* **Required action**: Only lines containing the word "link" belong in the answer; copy each one from the records.

*** Data extracts ***

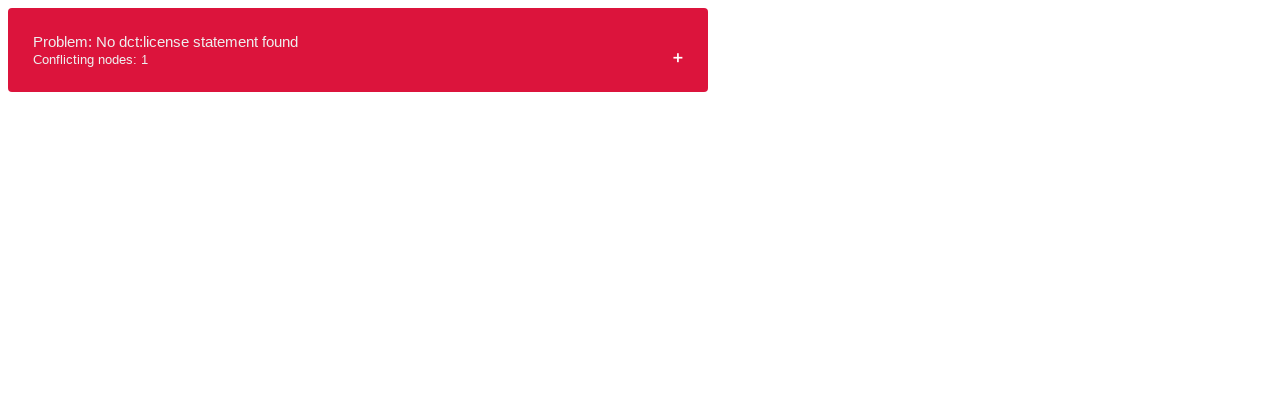

--- FILE ---
content_type: text/html; charset=utf-8
request_url: https://archivo.dbpedia.org/shaclVisualisation?r=https://akswnc7.informatik.uni-leipzig.de/dstreitmatter/archivo/id.loc.gov/vocabulary--relators/2022.07.29-095908/vocabulary--relators_type=shaclReport_validates=goodLicense.ttl
body_size: 1089
content:
<!DOCTYPE html>
<html lang='en'>

<head>
  <title>Archivo SHACL Visualisation</title>
  <!--link rel="stylesheet" type= "text/css" href= "/static/styles/collapsible.css"-->
  <style>
    /* Style the button that is used to open and close the collapsible content */
    .collapsible {
      background-color: #eee;
      color: #eee;
      cursor: pointer;
      padding: 25px;
      width: 700px;
      border: none;
      text-align: left;
      outline: none;
      font-size: 15px;
      border-radius: 4px;
    }

    .violations {
      background-color: #DC143C;
    }

    .warnings {
      background-color: #FFA500;
    }

    .infos {
      background-color: #696969;
    }

    /* Add a background color to the button if it is clicked on (add the .active class with JS), and when you move the mouse over it (hover) */
    .active,
    .collapsible:hover {
      background-color: #DCDCDC;
      color: black;
    }

    /* Style the collapsible content. Note: hidden by default */
    .content {
      padding: 0 18px;
      display: none;
      overflow: hidden;
      background-color: #f1f1f1;
      width: auto;
    }

    .collapsible:after {
      content: '\02795';
      /* Unicode character for "plus" sign (+) */
      font-size: 13px;
      color: white;
      float: right;
      margin-left: 5px;
    }

    .active:after {
      content: "\2796";
      /* Unicode character for "minus" sign (-) */
    }
  </style>
</head>

<body>
  
  
  
  <div>
    <button type="button" class="collapsible violations">Problem: No dct:license statement found<br> <small>Conflicting nodes:
        1</small></button>
    <div class="content">
      <p>
        <strong>Conflicting Nodes:</strong>
      <ul>
        
        <li>http://id.loc.gov/vocabulary/relators</li>
        
      </ul>
      </p>
    </div>
  </div>
  <br>
  
  

  

  
  
</body>
<script>

  var coll = document.getElementsByClassName("collapsible");
  var i;

  for (i = 0; i < coll.length; i++) {
    coll[i].addEventListener("click", function () {
      this.classList.toggle("active");
      var content = this.nextElementSibling;
      if (content.style.display === "block") {
        content.style.display = "none";
      } else {
        content.style.display = "block";
      }
    });
  } 
</script>

</html>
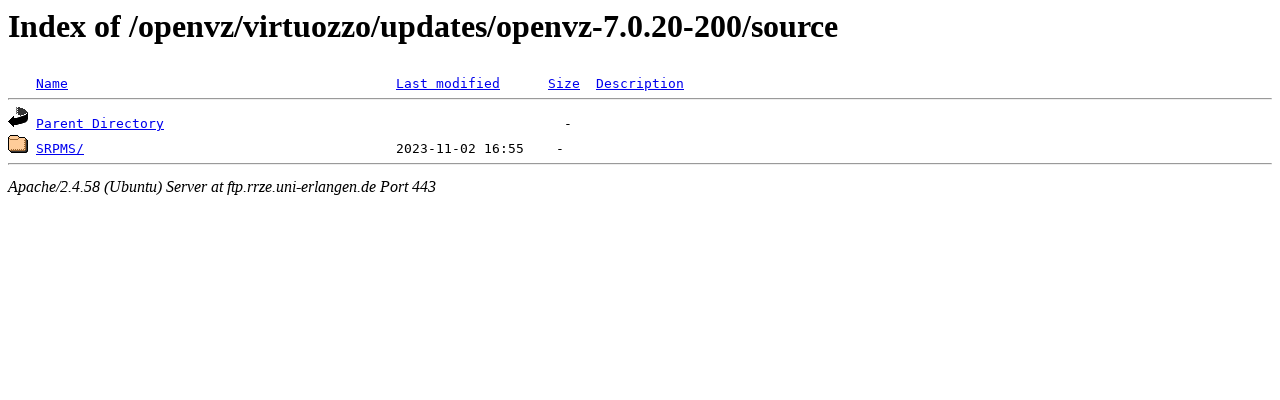

--- FILE ---
content_type: text/html;charset=UTF-8
request_url: https://ftp.rrze.uni-erlangen.de/openvz/virtuozzo/updates/openvz-7.0.20-200/source/
body_size: 432
content:
<!DOCTYPE HTML PUBLIC "-//W3C//DTD HTML 3.2 Final//EN">
<html>
 <head>
  <title>Index of /openvz/virtuozzo/updates/openvz-7.0.20-200/source</title>
 </head>
 <body>
<h1>Index of /openvz/virtuozzo/updates/openvz-7.0.20-200/source</h1>
<pre><img src="/icons/blank.gif" alt="Icon "> <a href="?C=N;O=D">Name</a>                                         <a href="?C=M;O=A">Last modified</a>      <a href="?C=S;O=A">Size</a>  <a href="?C=D;O=A">Description</a><hr><img src="/icons/back.gif" alt="[PARENTDIR]"> <a href="/openvz/virtuozzo/updates/openvz-7.0.20-200/">Parent Directory</a>                                                  -   
<img src="/icons/folder.gif" alt="[DIR]"> <a href="SRPMS/">SRPMS/</a>                                       2023-11-02 16:55    -   
<hr></pre>
<address>Apache/2.4.58 (Ubuntu) Server at ftp.rrze.uni-erlangen.de Port 443</address>
</body></html>
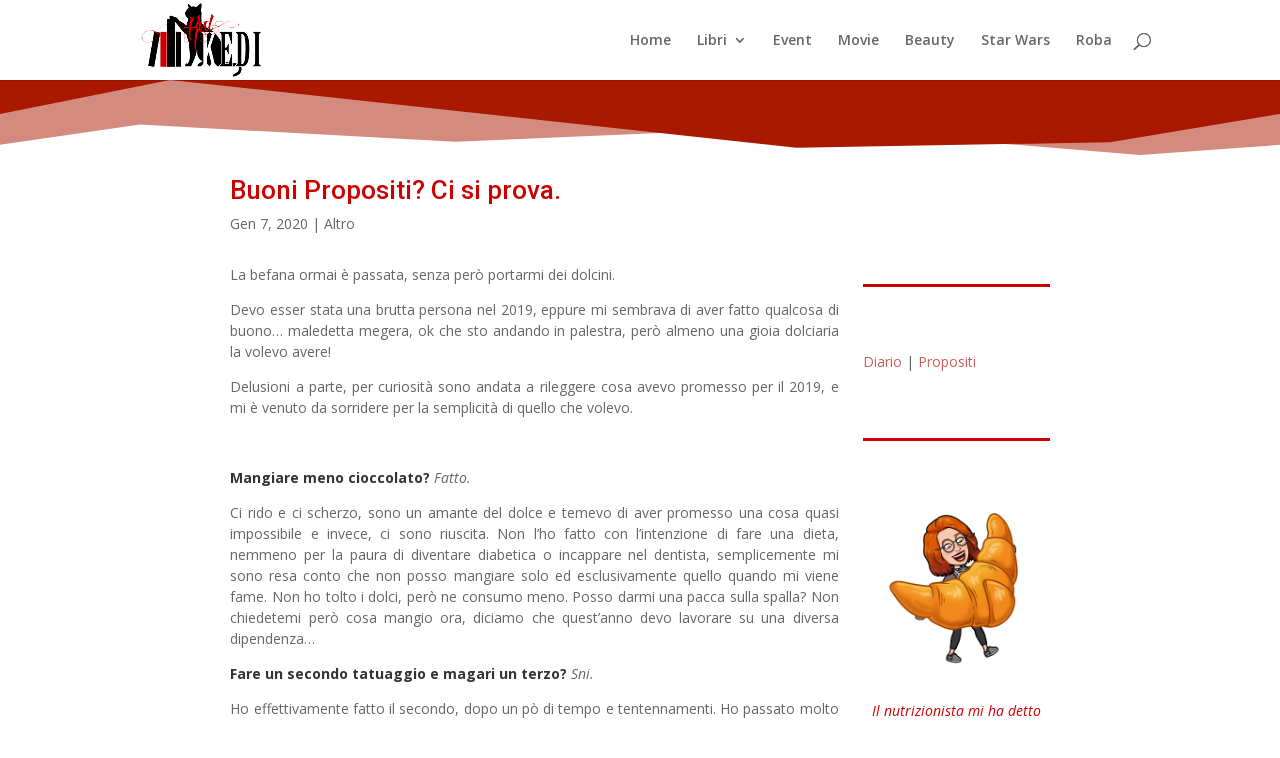

--- FILE ---
content_type: text/css
request_url: https://redkedi.it/wp-content/et-cache/1601/et-core-unified-tb-3184-deferred-1601.min.css?ver=1761764245
body_size: 393
content:
.et_pb_section_1_tb_body{min-height:679.8px}.et_pb_section_1_tb_body.et_pb_section{margin-top:-93px;background-color:#efefef!important}.et_pb_section_1_tb_body.section_has_divider.et_pb_top_divider .et_pb_top_inside_divider{background-image:url([data-uri]);background-size:100% 100px;top:0;height:100px;z-index:1;transform:scale(1,1)}.et_pb_social_media_follow .et_pb_social_media_follow_network_0_tb_body.et_pb_social_icon .icon:before{color:#ffffff}ul.et_pb_social_media_follow_0_tb_body{background-color:rgba(0,0,0,0);min-height:79px;padding-top:91px!important;padding-bottom:105px!important}.et_pb_divider_0_tb_body{min-height:9.8px;padding-top:85px}.et_pb_divider_0_tb_body:before{border-top-color:#cd0000;border-top-width:3px;width:auto;top:85px;right:0px;left:0px}.et_pb_social_media_follow_network_0_tb_body a.icon{background-color:#3b5998!important}.et_pb_social_media_follow_network_0_tb_body,.et_pb_social_media_follow_network_1_tb_body,.et_pb_social_media_follow_network_2_tb_body,.et_pb_social_media_follow_network_3_tb_body{margin-right:30px!important;transform:scaleX(1.5) scaleY(1.5)}.et_pb_social_media_follow_network_1_tb_body a.icon{background-color:#000000!important}.et_pb_social_media_follow_network_2_tb_body a.icon{background-color:#ea2c59!important}.et_pb_social_media_follow_network_3_tb_body a.icon{background-color:#a82400!important}.et_pb_social_media_follow_network_4_tb_body a.icon{background-color:#cb2027!important}.et_pb_social_media_follow_network_4_tb_body{transform:scaleX(1.5) scaleY(1.5)}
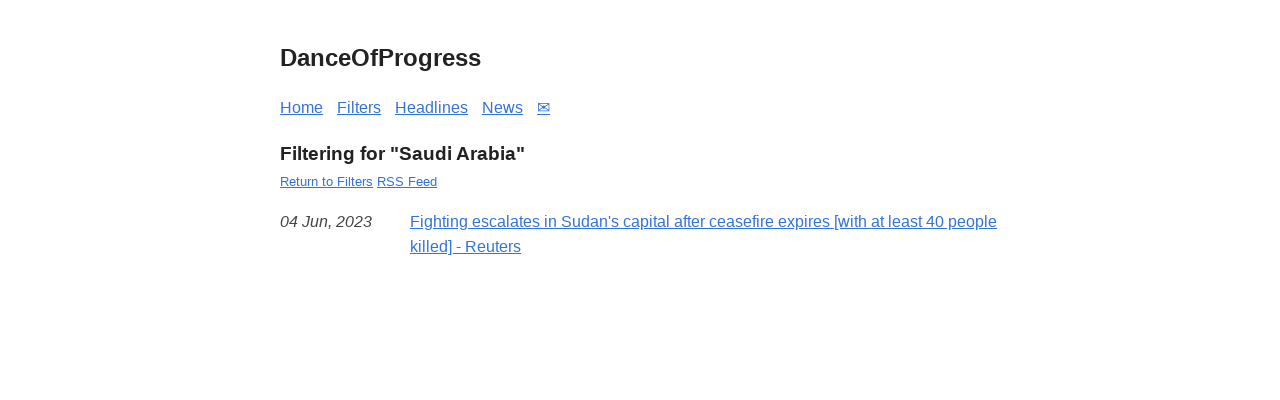

--- FILE ---
content_type: text/html
request_url: https://danceofprogress.neocities.org/locations/saudi-arabia/
body_size: 595
content:
<!DOCTYPE html>
<html lang="en-us">

<head>
  <link rel="stylesheet" href="/style.css">
  <meta http-equiv="X-Clacks-Overhead" content="GNU Terry Pratchett" />
  <meta charset="utf-8">
  <meta name="viewport" content="width=device-width, initial-scale=1.0" />
<title>Saudi Arabia | DanceOfProgress</title>

  <link rel="alternate" type="application/rss+xml" href="https://danceofprogress.neocities.org/locations/saudi-arabia/index.xml" title="DanceOfProgress" />
  
</head>

<body>
  <header><a href="/" class="title">
  <h2>DanceOfProgress</h2>
</a>
<nav><a href="/">Home</a>

<a href="/filters/">Filters</a>

<a href="/headlines/">Headlines</a>

<a href="/news/">News</a>

<a href="mailto:DanceOfProgress@protonmail.com">&#9993;</a>
</nav>
</header>
  <main>
<content>
  
  
  <h3 style="margin-bottom:0">Filtering for "Saudi Arabia"</h3>
  <small>
    <a href="https://danceofprogress.neocities.org/filters">Return to Filters</a>
    <a href="./index.xml">RSS Feed</a>
  </small>
  
  <ul class="blog-posts">
    
    <li>
      
        <span>
          <i>
            <time datetime='2023-06-04' pubdate>
              04 Jun, 2023
            </time>
          </i>
        </span>
      
      <a href="https://danceofprogress.neocities.org/headlines/2023-06-04-reuters-sudan-ceasefire-expires-40-killed/">Fighting escalates in Sudan&#39;s capital after ceasefire expires [with at least 40 people killed] - Reuters</a>
    </li>
    
  </ul>
</content>

  </main>
  <footer>
</footer>

    
</body>

</html>


--- FILE ---
content_type: text/css
request_url: https://danceofprogress.neocities.org/style.css
body_size: 601
content:
body {
    font-family: Helvetica, sans-serif;
    margin: auto;
    padding: 20px;
    max-width: 720px;
    text-align: left;
    background-color: #fff;
    word-wrap: break-word;
    overflow-wrap: break-word;
    line-height: 1.5;
    color: #444;
}

h1,
h2,
h3,
h4,
h5,
h6,
strong,
b {
    color: #222;
  }

  a {
    color: #3273dc;
    /*color: #ff5e6c;*/
  }

  .title {
    text-decoration: none;
    border: 0;
  }

  .title span {
    font-weight: 400;
  }

  nav a {
    margin-right: 10px;
  }

  textarea {
    width: 100%;
    font-size: 16px;
  }

  input {
    font-size: 16px;
  }

  content {
    line-height: 1.6;
  }

  table {
    width: 100%;
  }

  img {
    max-width: 100%;
  }

  code {
    padding: 2px 5px;
    background-color: #f2f2f2;
  }

  pre code {
    color: #222;
    display: block;
    padding: 20px;
    white-space: pre-wrap;
    font-size: 14px;
    overflow-x: auto;
  }

  div.highlight pre {
    background-color: initial;
    color: initial;
  }

  div.highlight code {
    background-color: unset;
    color: unset;
  }

  blockquote {
    border-left: 1px solid #999;
    color: #222;
    padding-left: 20px;
    font-style: italic;
  }

  footer {
    padding: 25px;
    text-align: center;
  }

  .helptext {
    color: #777;
    font-size: small;
  }

  .errorlist {
    color: #eba613;
    font-size: small;
  }

  /* blog posts */
  ul.blog-posts {
    list-style-type: none;
    padding: unset;
  }

  ul.blog-posts li {
    display: flex;
  }

  ul.blog-posts li span {
    flex: 0 0 130px;
  }

  ul.blog-posts li a:visited {
    color: #8b6fcb;
  }

  @media (prefers-color-scheme: dark) {
    body {
      background-color: #333;
      color: #ddd;
    }

    h1,
    h2,
    h3,
    h4,
    h5,
    h6,
    strong,
    b {
      color: #eee;
    }

    a {
      color: #8cc2dd;
    }

    code {
      background-color: #777;
    }

    pre code {
      color: #ddd;
    }

    blockquote {
      color: #ccc;
    }

    textarea,
    input {
      background-color: #252525;
      color: #ddd;
    }

    .helptext {
      color: #aaa;
    }
  }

*** End of Data extracts ***

* **Your response**:
  <!--link rel="stylesheet" type= "text/css" href= "/static/styles/collapsible.css"-->
  <link rel="stylesheet" href="/style.css">
  <link rel="alternate" type="application/rss+xml" href="https://danceofprogress.neocities.org/locations/saudi-arabia/index.xml" title="DanceOfProgress" />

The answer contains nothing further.